• _Requirement_: Your copy should match the records below exactly, except for the pictures.
* * * * * * *
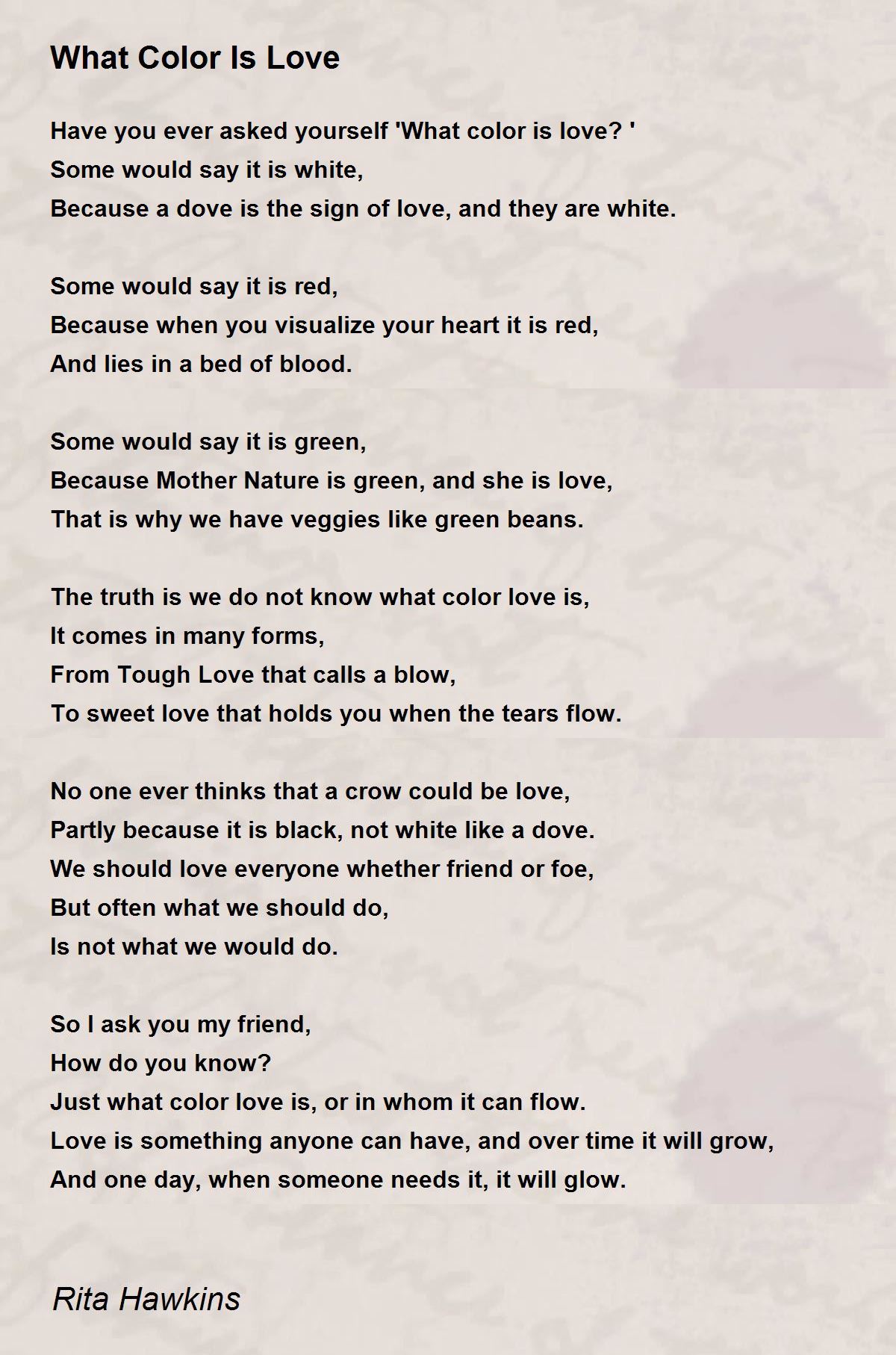 What Color Is Love

Have you ever asked yourself 'What color is love? '
Some would say it is white,
Because a dove is the sign of love, and they are white.

Some would say it is red,
Because when you visualize your heart it is red,
And lies in a bed of blood.

Some would say it is green,
Because Mother Nature is green, and she is love,
That is why we have veggies like green beans.

The truth is we do not know what color love is,
It comes in many forms,
From Tough Love that calls a blow,
To sweet love that holds you when the tears flow.

No one ever thinks that a crow could be love,
Partly because it is black, not white like a dove.
We should love everyone whether friend or foe,
But often what we should do,
Is not what we would do.

So I ask you my friend,
How do you know?
Just what color love is, or in whom it can flow.
Love is something anyone can have, and over time it will grow,
And one day, when someone needs it, it will glow.

Rita Hawkins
* * * * * * *
• _Solved exercise_:
 What Color Is Love

Have you ever asked yourself 'What color is love? '
Some would say it is white,
Because a dove is the sign of love, and they are white.

Some would say it is red,
Because when you visualize your heart it is red,
And lies in a bed of blood.

Some would say it is green,
Because Mother Nature is green, and she is love,
That is why we have veggies like green beans.

The truth is we do not know what color love is,
It comes in many forms,
From Tough Love that calls a blow,
To sweet love that holds you when the tears flow.

No one ever thinks that a crow could be love,
Partly because it is black, not white like a dove.
We should love everyone whether friend or foe,
But often what we should do,
Is not what we would do.

So I ask you my friend,
How do you know?
Just what color love is, or in whom it can flow.
Love is something anyone can have, and over time it will grow,
And one day, when someone needs it, it will glow.

Rita Hawkins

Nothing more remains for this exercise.